Amid the Bombed-Out Debris of an Residential Building, I Found a Volume I’d Translated

Among the rubble of a fallen structure, a single sight lingered with me: a book I had converted from the English language to Persian, lying partly concealed in dirt and soot. Its cover was torn and smudged, its leaves curled and scorched, but it was still legible. Still communicating.

A City Under Bombardment

Two days earlier, projectiles began striking the city. There were no sirens, just unexpected, forceful detonations. The digital network was entirely disconnected. I was in my apartment, rendering a text about what it means to transport text across languages, and the morals and worries of taking on another’s voice. As buildings collapsed, I sat editing a text that argued, in its understated way, for the lasting nature of significance.

Everything halted. A project my publisher had been about to send to press was stranded when the printer closed. Retailers shut one by one. One night, when the blasts were too nearby, my family and I ran down the stairs toward the basement. I couldn’t stop thinking about the bookshelves in my apartment, filled with dictionaries, rare editions I had spent years collecting and every book I had ever worked on. That archive was my lifework, and I didn’t know if I, or it, would survive the night.

Separation and Devastation

My partner left with her parents for what they thought would be more secure locations – places that, days later, were also targeted. My daughter departed to stay in another city. As her train was leaving, she sent me a photo: in the distance, a plant was ablaze, thick smoke spiraling into the sky. People closest to me were suddenly elsewhere, and peril seemed to chase them.

During those days, emotions swept through the city like a front: instant fear, apprehension, righteous anger at the injustice, then apathy. Beyond the personal impact, the attack eradicated my ability to work. Without power and the internet, I had no access to the instant queries and sources that translation demands.

Outside, concussive forces ripped windows from their casings; at a cousin's house, every pane was shattered, the possessions lay broken, household items scattered throughout the rooms. When I visited, a woman sat before the destruction, creating at an easel, declining to let silence and dirt have the final say.

Transforming Sorrow

A picture spread on social media of a young poet who was died when missiles struck a building.

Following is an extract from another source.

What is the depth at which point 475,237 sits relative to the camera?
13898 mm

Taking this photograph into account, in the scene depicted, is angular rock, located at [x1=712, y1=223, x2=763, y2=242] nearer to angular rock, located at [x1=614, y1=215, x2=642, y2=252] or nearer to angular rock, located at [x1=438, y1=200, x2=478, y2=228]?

Her verse went viral alongside her image. On a street where I once bought dictionaries, I saw an older woman running between alleyways, shouting a name. Locals said she had lost a son in a war over 30 years ago, and now, the bombs had awakened some buried memory. She was searching for a child who would never come home.

We were all translating, in our own way: transforming destruction into image, loss into lines, mourning into longing.

The Work as Resistance

A week after the attacks began, still amidst destruction, I found myself rendering a children’s tale about a king whose daughter will recover only if she can possess the moon. Though written for children, it carried significant meaning for me then. The author, who lost his sight yet continued creating until the end of his life, understood something about reaching for the impossible. I wondered if the moon was the calm we all longed for – seemingly impossible, yet still worth pursuing.

During those nights, I understood translation as something greater than an art form: it was an act of perseverance, of holding one's ground, of holding on.

One day, in full sunlight, blasts hit a facility; in those same hours, I was translating passages about a philosopher in his prison cell, asking for more resources, insisting that linguistic work become his “main activity”. For him, translation was – as the author puts it – “a reality, goal, practice, support, and symbol” all at once.

A Scarred Legacy

And then came the picture. I saw it on a website and saw that, among the ruins of another apartment block, lay one of my old translations, marked but whole, my name shown on the cover. The image was in color, but it might as well have been black and white, drained of life among the concrete and debris. For most of my career, I had been unseen, as all translators are. But here was my work made apparent – scarred, but persisting.

I looked at the image for a long time. The author writes that “all translation is a act with consequences”, but I had never felt the true gravity of this until then. To translate, even under fire, was to say: “this voice had significance”. It will not be forgotten. To translate is not just to carry stories across languages, but to help them persist when everything else disappears. It is a persistent, unyielding rejection to disappear.

Amanda Mcgee
Amanda Mcgee

A passionate gaming enthusiast with over a decade of experience in online casino reviews and slot game analysis.